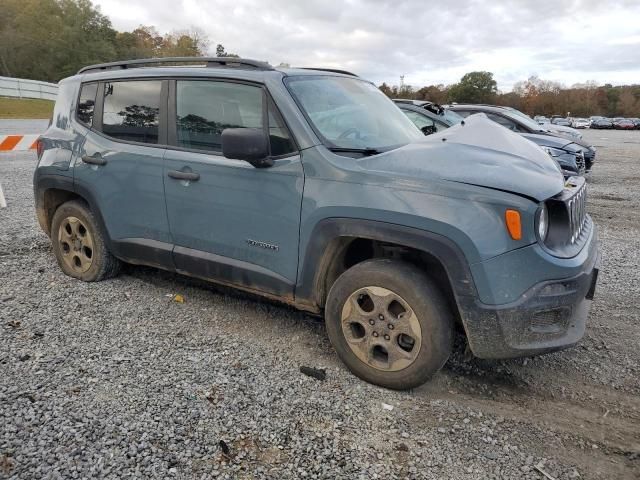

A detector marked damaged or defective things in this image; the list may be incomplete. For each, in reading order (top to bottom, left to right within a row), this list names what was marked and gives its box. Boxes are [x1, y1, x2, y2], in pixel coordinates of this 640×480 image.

crumpled hood [362, 113, 564, 201]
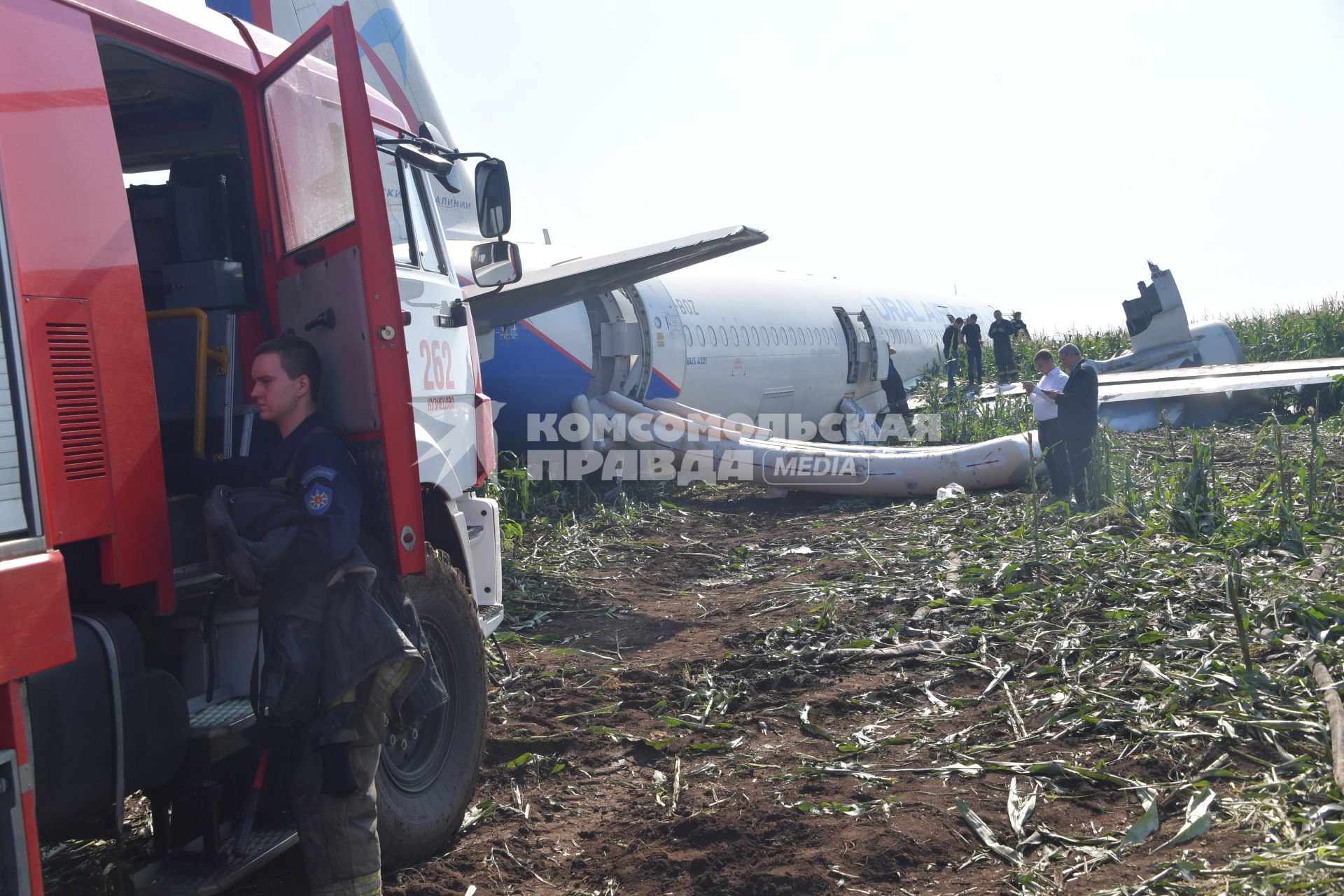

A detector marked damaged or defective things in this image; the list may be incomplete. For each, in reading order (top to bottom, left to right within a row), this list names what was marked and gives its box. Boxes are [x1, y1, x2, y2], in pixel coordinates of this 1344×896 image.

torn aircraft wing [465, 225, 767, 335]
torn aircraft wing [1103, 357, 1344, 403]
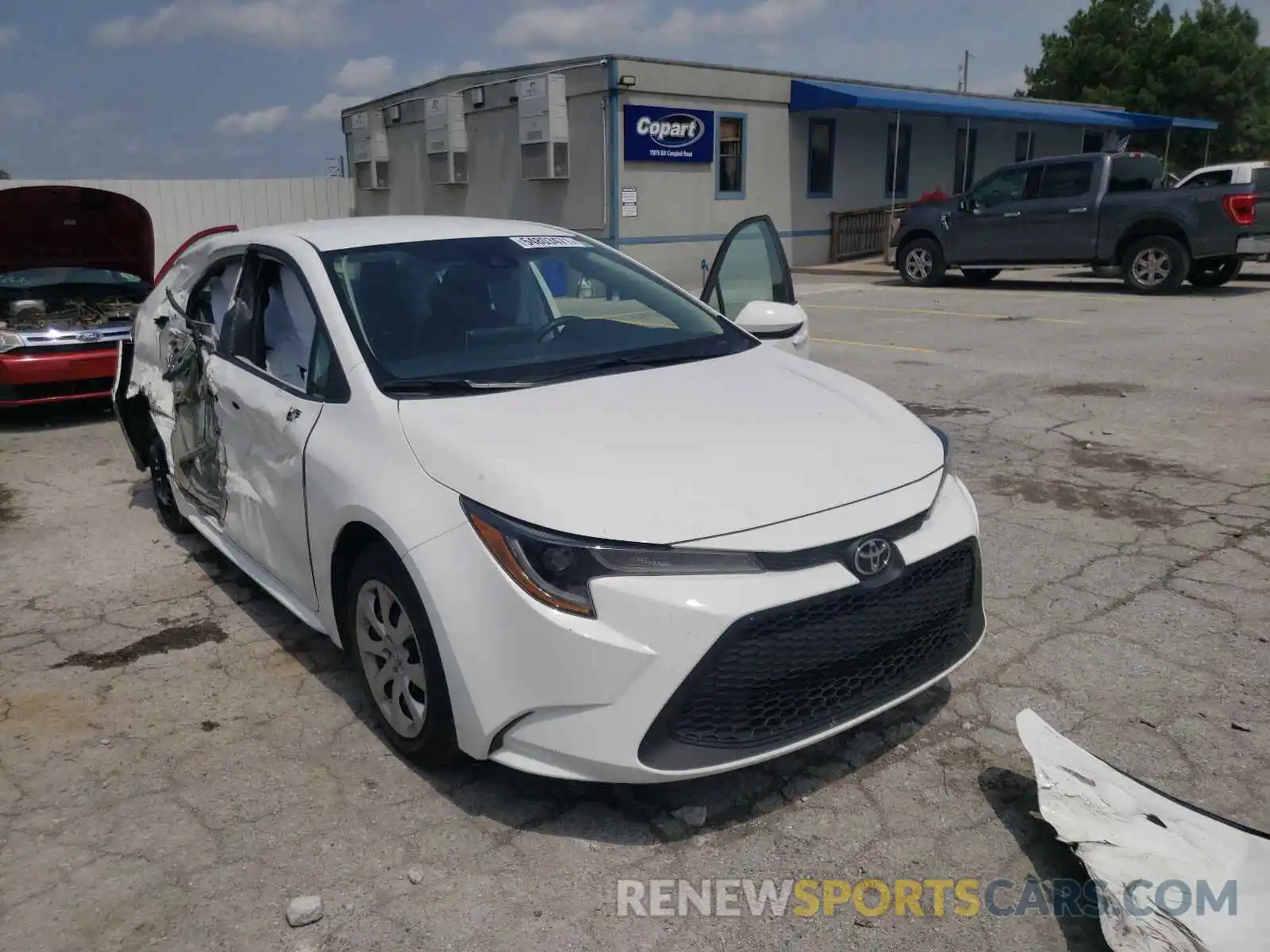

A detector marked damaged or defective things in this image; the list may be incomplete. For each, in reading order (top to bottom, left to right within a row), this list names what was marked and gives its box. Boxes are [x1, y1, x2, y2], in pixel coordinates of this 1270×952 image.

damaged white car [114, 216, 980, 781]
cracked asphalt pavement [0, 265, 1264, 949]
torn sheet metal [1016, 711, 1270, 949]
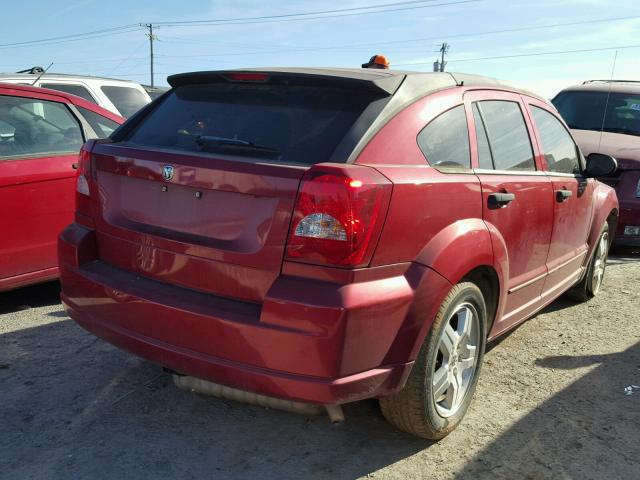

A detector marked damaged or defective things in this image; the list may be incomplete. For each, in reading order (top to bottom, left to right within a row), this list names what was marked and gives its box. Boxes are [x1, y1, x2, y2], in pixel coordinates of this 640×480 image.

cracked asphalt [0, 253, 636, 478]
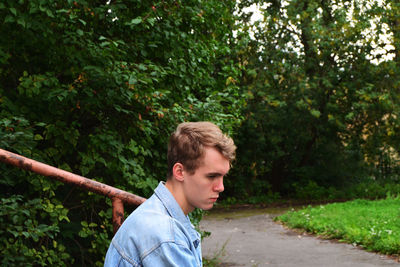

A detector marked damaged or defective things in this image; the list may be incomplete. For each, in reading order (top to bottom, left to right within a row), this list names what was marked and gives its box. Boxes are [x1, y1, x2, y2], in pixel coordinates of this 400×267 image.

rusty metal railing [0, 149, 147, 234]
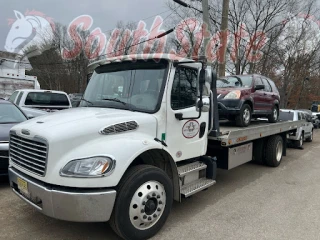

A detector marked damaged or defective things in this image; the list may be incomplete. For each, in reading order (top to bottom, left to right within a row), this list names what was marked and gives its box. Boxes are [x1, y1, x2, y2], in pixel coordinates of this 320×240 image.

damaged suv [218, 74, 280, 127]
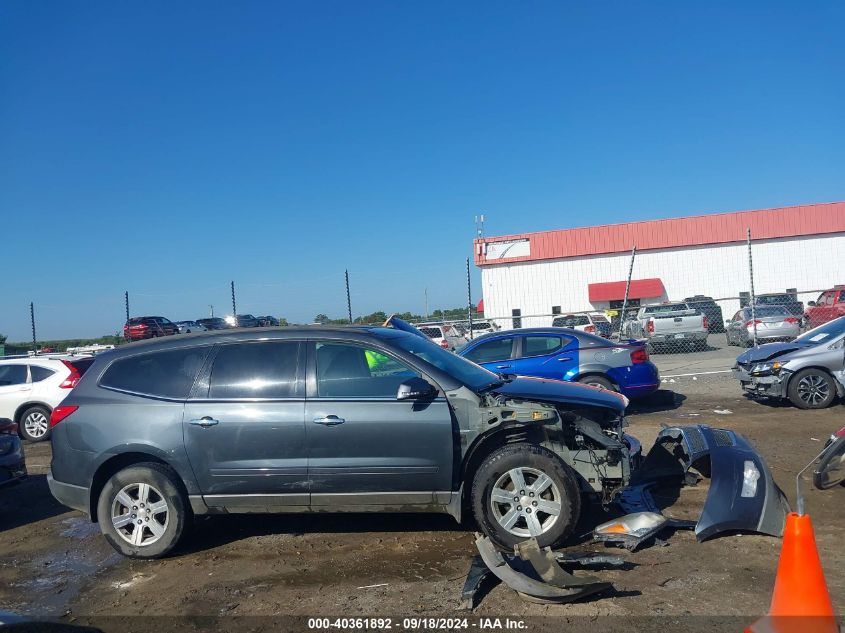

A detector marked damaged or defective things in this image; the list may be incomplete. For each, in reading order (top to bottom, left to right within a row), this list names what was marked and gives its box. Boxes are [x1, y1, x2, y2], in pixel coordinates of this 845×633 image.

detached front bumper [732, 362, 792, 398]
damaged gray suv [47, 324, 640, 556]
detached bumper cover [636, 424, 788, 540]
damaged fender [636, 424, 788, 540]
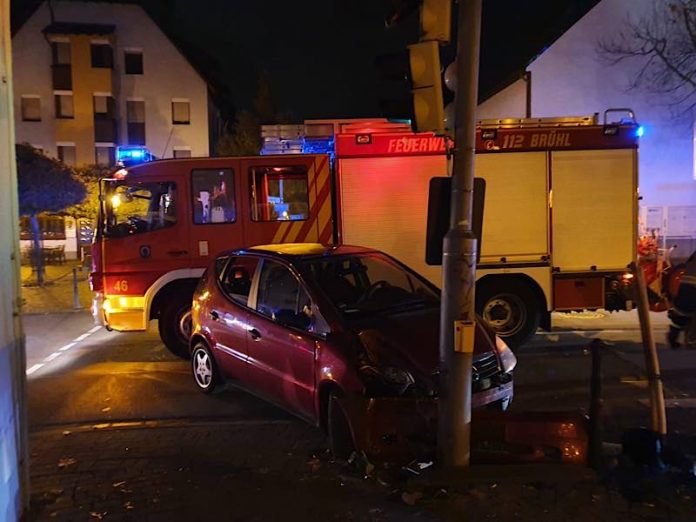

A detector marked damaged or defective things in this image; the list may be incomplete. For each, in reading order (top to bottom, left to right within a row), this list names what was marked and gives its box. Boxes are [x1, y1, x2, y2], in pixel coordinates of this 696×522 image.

damaged red car [188, 244, 512, 456]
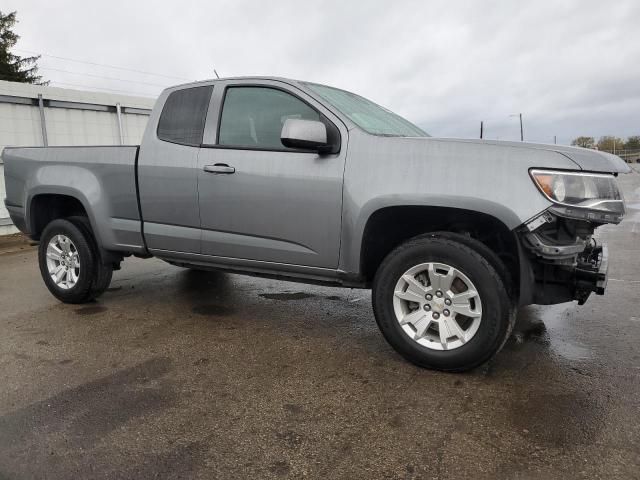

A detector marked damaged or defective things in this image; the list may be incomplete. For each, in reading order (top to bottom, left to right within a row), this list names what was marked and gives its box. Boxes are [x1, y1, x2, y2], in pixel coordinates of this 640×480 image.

front bumper damage [520, 211, 608, 308]
damaged front end [520, 169, 624, 304]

What needs to be done:
Return the lines of the entries exactly, starting at the very first line and ending at the line that contains "torn aircraft wing [1103, 357, 1344, 403]", with both of those lines included. Leave the pictures out of your answer.

Correct answer:
A detector marked damaged or defective things in this image; the list may be incomplete. For each, in reading order (top to bottom, left to right within a row), this list names what was marked and gives its box. Boxes are [x1, y1, x2, y2], in pixel coordinates of this 640×480 image.

crumpled hood [362, 113, 564, 201]

A detector marked damaged or defective things in this image; the list may be incomplete. For each, in reading order (top to bottom, left to right within a row), this list names what was marked and gives its box. Boxes are [x1, y1, x2, y2], in pixel coordinates of this 1344×896 image.

torn aircraft wing [465, 225, 767, 335]
torn aircraft wing [1103, 357, 1344, 403]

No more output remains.